**WHAT YOU WILL DO**
Can you carry on the essay below about writing without recognition, picking up after its last sentence?

**READING TEXT**
If a tree falls in the woods and nobody is around to see it, do you hear the sound it makes?

I know I would still be writing. And I would still be reading out loud. I think that if you are any kind of an artist, then validation is just sort of… it can be a result, but you’re going to do the work anyway. Because you’re just wired that way. It’s so engrained, it’s such a part of your personality that you don’t just stop doing it. Eventually I’ll retire on some level, eventually no one will want to buy my books or a ticket to see me read, it’s inevitable that’s going to happen. Uhuhuhuh fake cries But it won’t stop me from writing. I’ll just write about how sad I am all the time.

– David Sedaris on whether he’d persevere as a writer without validation.

If a tree falls in the woods, do you hear the sound it makes?  If you write and write and write but don’t get the feedback or recognition you need to push on, does it matter?

Yes and no.  I’d write anyway, just because it’s the only way I can organise my thoughts and when it’s quiet, I enjoy writing just for myself. I enjoy the tap-tap-tapping on a keyboard, I enjoy writing on a thick pad of paper and I enjoy the solitude writing gives me.

On the flipside, I don’t enjoy the solitude when all I hear are the voices in my head. If I write for myself, sometimes it feels selfish if I’m the only one getting anything out of it.  I would prefer if my writing was doing something for someone.  Probably because it’s been drilled into us in school and uni and whatever that if you love something, you should find a way to share it with the world.

I see how that works, but also … does it take the fun out of what you love, if you put a monetary value on it?

**SUPPLIED INFORMATION**
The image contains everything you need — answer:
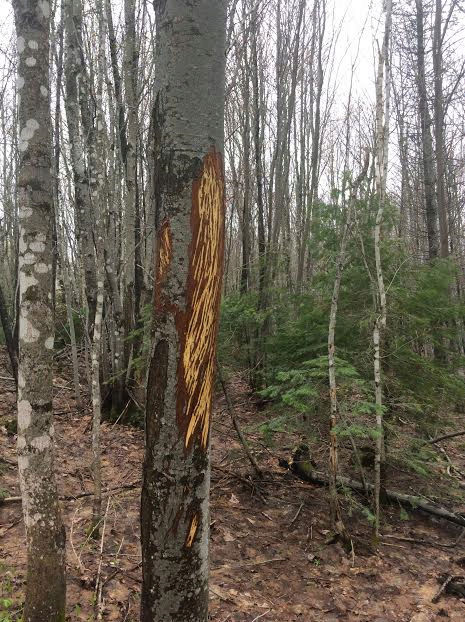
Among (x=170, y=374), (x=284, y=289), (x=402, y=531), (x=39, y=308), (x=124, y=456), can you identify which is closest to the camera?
(x=170, y=374)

**TASK ANSWER**
I love to write, but sometimes it doesn’t come easy. Right now I’m on fire, but I’m emoting and I feel like because this is just me on a rant, it doesn’t matter what I write.  I had a previous role where the writing tasks were draining, so much so that one Easter long weekend break I went home alone (while my husband and friends went out for a post-work drink), polished off a bottle of wine by myself, ate a wheel of blue cheese by myself and fell asleep in front of the TV watching old episodes of 30 Rock.  My husband came home and found me passed out on the couch like a chick flick cliche.

It was one of the worst nights of my life, and it was the beginning of the end for me with that role.

Ironically, though, I wrote about that experience in a long and frustrated entry in my journal the next day.

I decided I would write because I love it, and to stop focussing on the money and the recognition.  There is so much around making what you love the thing that you do for a living. It is hard work … but it has to be worth the hard work.  If you come home at the end of the day and the hard work just doesn’t seem rewarding anymore, then … what’s the point?

But writing is different. It’s kind of like a habit now. I’ve come so far from being someone who denied herself the right to finally embrace my love of writing, that I can’t abandon it now.  I wrote for myself before, but now I feel like I can share that with others.

If a tree falls in the woods and nobody is around to see it, does it make a sound?  Yeh of course it does. The reality is, a tree dropped from an upright position and crashed to the ground, and yeh, that makes a loud sound.  Whether anyone was around to witness it or not is irrelevant.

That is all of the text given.